Studying the body and then getting an injury is like getting some free revision for me. When I sprained my ankle recently I was strangely delighted and intrigued to see my right foot and ankle blow up and ache.
After the initial shock (I stepped into drain if you must know) and visual assessment of the damages (torn leggings being the most severe part of the incident) I could relax and treat the cuts and bruises, I knew they would peak over the next week and then subside. Not all pain in the body is as straight forwards. I do appreciate that.
The next day I was walking around, standing on one leg and practicing yoga. I have no special genes like Wolverine for accelerated healing, I don’t routinely have a sauna, I don’t use hyperbaric chambers, cryotherapy or any other elite recovery protocol. Just your classic RICE (Rest Ice Compression Elevate) method. And yoga.
You don’t always know what you’re training for. You might practice yoga regularly because you want to be more flexible, get stronger, because group classes are social, or because yoga improves the quality of your sleep. But you may not realise any or all of these reasons, means you’ll have an easier time when things go wrong.

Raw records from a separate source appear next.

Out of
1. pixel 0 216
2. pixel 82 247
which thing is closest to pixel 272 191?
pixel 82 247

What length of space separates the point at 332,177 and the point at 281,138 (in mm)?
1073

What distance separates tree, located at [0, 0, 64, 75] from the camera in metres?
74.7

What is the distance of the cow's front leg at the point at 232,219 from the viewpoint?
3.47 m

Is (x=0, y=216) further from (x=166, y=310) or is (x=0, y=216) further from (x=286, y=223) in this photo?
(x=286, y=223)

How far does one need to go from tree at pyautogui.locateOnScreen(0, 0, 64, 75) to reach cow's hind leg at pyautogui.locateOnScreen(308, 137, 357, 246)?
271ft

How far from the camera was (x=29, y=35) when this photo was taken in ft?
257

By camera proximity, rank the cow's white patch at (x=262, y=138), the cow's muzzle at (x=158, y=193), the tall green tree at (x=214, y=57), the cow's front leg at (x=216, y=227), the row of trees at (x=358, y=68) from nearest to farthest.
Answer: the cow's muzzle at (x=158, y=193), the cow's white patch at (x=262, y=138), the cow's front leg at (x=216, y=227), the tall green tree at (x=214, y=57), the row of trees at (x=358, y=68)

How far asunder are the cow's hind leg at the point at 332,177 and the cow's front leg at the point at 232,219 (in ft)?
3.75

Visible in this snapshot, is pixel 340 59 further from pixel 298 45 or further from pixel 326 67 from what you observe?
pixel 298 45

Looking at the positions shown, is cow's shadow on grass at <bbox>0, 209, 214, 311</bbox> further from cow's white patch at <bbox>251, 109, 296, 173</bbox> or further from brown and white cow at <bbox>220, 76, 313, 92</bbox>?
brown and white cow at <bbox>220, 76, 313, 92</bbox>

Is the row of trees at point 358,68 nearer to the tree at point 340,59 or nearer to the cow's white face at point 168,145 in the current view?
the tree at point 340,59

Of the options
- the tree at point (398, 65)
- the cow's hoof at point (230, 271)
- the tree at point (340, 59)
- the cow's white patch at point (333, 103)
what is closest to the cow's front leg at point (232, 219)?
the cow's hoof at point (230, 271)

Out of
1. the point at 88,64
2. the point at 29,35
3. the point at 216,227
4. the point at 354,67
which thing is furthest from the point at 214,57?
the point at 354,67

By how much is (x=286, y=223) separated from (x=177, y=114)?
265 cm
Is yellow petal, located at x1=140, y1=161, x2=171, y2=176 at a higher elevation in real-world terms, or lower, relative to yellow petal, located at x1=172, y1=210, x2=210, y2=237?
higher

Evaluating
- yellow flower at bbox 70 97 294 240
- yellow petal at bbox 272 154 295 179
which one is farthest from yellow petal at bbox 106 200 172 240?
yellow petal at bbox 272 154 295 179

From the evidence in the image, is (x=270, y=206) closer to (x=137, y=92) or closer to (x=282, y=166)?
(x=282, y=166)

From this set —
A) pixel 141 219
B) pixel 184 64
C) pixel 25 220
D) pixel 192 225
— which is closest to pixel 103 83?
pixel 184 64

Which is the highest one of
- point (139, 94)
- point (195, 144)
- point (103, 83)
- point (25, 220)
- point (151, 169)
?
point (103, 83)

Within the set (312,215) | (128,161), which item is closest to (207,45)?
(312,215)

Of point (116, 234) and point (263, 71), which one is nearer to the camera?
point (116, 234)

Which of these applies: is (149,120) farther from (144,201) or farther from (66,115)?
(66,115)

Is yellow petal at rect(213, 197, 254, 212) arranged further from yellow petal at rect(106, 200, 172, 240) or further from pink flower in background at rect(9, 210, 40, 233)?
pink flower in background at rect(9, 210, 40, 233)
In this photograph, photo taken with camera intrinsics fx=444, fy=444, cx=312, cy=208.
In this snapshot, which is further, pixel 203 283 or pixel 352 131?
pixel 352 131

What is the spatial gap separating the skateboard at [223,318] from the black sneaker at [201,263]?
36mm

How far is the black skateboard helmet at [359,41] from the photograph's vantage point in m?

Experiencing injury and adversity is going to happen. Experiencing those things when you’re mostly fit and well, makes them more manageable. A regular yoga practice trains you to have the parasympathetic nervous system as your default operator. In PNS state, the body rebuilds and restores. It doesn’t feel like it’s fighting fires so it can renovate parts of the body. Studies confirm that a regular yoga practice improves circulation and oxygenation of tissues. Yoga only does good. You might feel the benefits in the moment, but because there are so many good things happening, you can’t possibly feel them all. You just have to trust.
If your body is routinely stressed, your nervous system in a heightened state of sympathetic arousal, and you find it hard to sleep, recovery is slower. But… You do recover. Just know that. You’ll be just fine in the end. However, the sympathetic state (confusingly sounds nice doesn’t it, ahh so sympathetic) is catabolic, which means your body is busy diverting blood flow to crucial areas used for survival, and doesn’t have any time or resources to fix things.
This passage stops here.